Se o interesse dos investidores se confirmar, seria um sopro inédito de recursos privados para o Rio Grande do Sul. Para referência, um dos maiores investimentos discutidos recentemente no Estado - o complexo de regaseificação em Rio Grande - foi avaliado em cerca de R$ 6 bilhões.
— Precisamos levar em conta que esses investimentos ocorreriam ao longo de vários anos, não em um único momento. Mas, ocorrendo paulatinamente, têm capacidade de manter a nossa economia aquecida por um longo tempo.
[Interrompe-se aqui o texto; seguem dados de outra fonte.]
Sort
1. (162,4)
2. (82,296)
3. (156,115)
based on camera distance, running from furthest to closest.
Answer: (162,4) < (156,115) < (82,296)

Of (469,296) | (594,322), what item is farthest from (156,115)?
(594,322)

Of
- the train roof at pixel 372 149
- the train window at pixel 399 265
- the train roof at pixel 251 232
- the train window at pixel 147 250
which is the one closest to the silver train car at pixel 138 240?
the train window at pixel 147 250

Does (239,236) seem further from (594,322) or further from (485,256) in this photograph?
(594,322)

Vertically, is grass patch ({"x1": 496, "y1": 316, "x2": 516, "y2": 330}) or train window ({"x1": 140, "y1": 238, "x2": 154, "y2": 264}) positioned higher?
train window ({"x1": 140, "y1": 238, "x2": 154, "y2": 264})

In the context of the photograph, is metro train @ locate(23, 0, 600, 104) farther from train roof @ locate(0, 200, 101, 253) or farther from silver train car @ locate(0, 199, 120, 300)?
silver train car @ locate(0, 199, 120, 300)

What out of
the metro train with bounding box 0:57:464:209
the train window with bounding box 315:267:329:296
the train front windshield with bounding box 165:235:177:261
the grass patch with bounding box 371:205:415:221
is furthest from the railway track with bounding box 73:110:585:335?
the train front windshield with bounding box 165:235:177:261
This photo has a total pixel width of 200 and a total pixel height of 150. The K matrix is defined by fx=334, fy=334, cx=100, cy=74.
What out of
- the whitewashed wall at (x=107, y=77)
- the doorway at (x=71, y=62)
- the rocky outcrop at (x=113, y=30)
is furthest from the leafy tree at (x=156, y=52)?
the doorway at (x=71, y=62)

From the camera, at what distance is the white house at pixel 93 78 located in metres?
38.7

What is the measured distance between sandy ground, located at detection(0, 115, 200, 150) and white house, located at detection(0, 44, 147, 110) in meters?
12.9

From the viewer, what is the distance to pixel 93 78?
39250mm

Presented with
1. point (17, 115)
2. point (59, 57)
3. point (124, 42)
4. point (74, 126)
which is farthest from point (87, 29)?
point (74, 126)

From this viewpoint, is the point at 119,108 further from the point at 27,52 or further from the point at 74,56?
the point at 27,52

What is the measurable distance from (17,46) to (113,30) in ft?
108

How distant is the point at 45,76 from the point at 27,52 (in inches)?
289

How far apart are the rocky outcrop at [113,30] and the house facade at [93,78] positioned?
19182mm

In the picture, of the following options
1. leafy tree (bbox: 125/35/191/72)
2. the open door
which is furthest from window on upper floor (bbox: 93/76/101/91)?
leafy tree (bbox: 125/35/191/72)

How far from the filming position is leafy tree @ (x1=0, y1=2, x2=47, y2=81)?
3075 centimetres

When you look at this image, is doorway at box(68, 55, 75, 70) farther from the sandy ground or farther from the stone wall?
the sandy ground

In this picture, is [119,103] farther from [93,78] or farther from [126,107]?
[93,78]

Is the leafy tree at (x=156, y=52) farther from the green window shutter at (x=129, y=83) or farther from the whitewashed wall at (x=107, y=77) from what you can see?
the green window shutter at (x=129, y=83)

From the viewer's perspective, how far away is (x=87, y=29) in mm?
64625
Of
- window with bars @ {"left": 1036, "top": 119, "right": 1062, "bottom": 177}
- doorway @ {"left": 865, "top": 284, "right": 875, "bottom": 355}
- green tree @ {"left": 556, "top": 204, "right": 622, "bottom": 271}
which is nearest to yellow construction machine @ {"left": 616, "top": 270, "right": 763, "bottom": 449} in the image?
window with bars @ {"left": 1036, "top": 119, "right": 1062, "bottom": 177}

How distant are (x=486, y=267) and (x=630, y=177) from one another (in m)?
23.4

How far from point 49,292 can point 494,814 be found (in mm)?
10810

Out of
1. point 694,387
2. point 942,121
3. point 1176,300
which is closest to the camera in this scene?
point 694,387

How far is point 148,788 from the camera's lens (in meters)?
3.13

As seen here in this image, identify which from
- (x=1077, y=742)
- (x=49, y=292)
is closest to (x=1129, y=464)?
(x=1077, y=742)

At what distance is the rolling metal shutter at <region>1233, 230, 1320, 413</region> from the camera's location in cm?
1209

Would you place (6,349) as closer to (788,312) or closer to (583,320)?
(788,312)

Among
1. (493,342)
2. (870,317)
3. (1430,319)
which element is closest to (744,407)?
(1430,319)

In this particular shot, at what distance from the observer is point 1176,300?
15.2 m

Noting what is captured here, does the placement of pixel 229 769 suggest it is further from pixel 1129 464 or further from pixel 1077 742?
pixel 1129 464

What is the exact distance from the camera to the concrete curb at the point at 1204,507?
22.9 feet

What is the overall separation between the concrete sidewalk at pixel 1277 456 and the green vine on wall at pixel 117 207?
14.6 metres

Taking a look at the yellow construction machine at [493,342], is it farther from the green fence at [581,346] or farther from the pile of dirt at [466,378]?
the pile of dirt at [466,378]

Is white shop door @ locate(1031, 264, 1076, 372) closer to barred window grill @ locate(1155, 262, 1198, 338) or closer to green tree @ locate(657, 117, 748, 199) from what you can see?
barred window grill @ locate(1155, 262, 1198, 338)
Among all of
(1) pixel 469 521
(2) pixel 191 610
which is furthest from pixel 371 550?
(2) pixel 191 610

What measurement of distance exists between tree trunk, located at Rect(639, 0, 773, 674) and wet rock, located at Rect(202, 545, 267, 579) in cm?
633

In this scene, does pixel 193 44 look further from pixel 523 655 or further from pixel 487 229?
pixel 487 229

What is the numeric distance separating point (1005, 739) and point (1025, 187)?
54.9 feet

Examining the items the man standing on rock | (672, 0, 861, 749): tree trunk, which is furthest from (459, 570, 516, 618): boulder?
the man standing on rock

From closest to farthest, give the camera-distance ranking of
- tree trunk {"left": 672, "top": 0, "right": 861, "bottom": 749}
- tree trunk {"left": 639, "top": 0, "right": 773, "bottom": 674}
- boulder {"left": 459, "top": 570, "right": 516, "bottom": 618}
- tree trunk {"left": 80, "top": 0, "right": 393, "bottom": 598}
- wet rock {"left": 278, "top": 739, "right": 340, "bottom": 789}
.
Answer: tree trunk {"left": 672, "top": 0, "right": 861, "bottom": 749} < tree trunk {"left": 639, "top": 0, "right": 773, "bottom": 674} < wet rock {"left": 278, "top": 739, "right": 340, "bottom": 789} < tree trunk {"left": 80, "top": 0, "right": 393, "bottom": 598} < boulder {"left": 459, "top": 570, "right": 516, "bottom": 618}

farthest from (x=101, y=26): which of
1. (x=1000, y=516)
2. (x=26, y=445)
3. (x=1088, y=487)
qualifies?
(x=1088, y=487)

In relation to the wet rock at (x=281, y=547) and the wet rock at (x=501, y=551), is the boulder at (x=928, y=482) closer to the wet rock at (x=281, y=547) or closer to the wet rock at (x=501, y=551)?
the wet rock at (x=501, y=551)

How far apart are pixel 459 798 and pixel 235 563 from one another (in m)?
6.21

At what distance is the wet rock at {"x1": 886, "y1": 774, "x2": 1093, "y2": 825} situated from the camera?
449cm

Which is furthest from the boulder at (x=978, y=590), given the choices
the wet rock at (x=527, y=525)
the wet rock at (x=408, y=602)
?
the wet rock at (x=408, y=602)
Além disso, teríamos um efeito positivo em toda a cadeia produtiva associada, impactando na indústria de transformação, em centros de tecnologia — avalia o secretário-chefe da Casa Civil, Artur Lemos.
Oito empresas já procuraram o porto de Rio Grande
Nos projetos para exploração de energia eólica em alto-mar, portos são considerados uma das instalações mais importantes para permitir a chegada, o manejo ou o despacho de peças de grande porte. Por isso, o porto de Rio Grande, no sul do Estado, já vem atraindo a atenção de possíveis investidores desse setor.
O gerente de Planejamento da Portos RS, Fernando Estima, revela que oito grupos empresariais já procuraram formalmente a gestão do porto gaúcho com interesse em transformar o local em uma possível base de operações para projetos offshore.
— Até já desenhamos uma rotina de atendimento para receber os representantes dessas empresas. Temos profundidade suficiente (para receber navios grandes), dois estaleiros disponíveis, muito espaço e mão de obra qualificada. Já recebemos muitos equipamentos grandes para complexos eólicos em terra, como pás e aerogeradores — afirma Estima.
Até já desenhamos uma rotina de atendimento para receber os representantes dessas empresas. Temos profundidade suficiente (para receber navios grandes), dois estaleiros disponíveis, muito espaço e mão de obra qualificada. Já recebemos muitos equipamentos grandes para complexos eólicos em terra, como pás e aerogeradores.
FERNANDO ESTIMA
Gerente de Planejamento da Portos RS
O gerente lembra que duas ou mais empresas podem compartilhar os estaleiros. A intenção do governo gaúcho, segundo o secretário-chefe da Casa Civil, Artur Lemos, é aproveitar o impulso trazido pelos ventos marinhos para alavancar outros setores da economia estadual, com a intenção de que a maior parte possível dos materiais utilizados nos complexos eólicos seja construída no próprio Estado.
— A ideia é aproveitar as qualidades do Rio Grande do Sul, a cadeia produtiva, as universidades, para que esses investimentos sejam um novo vetor de desenvolvimento — observa Lemos.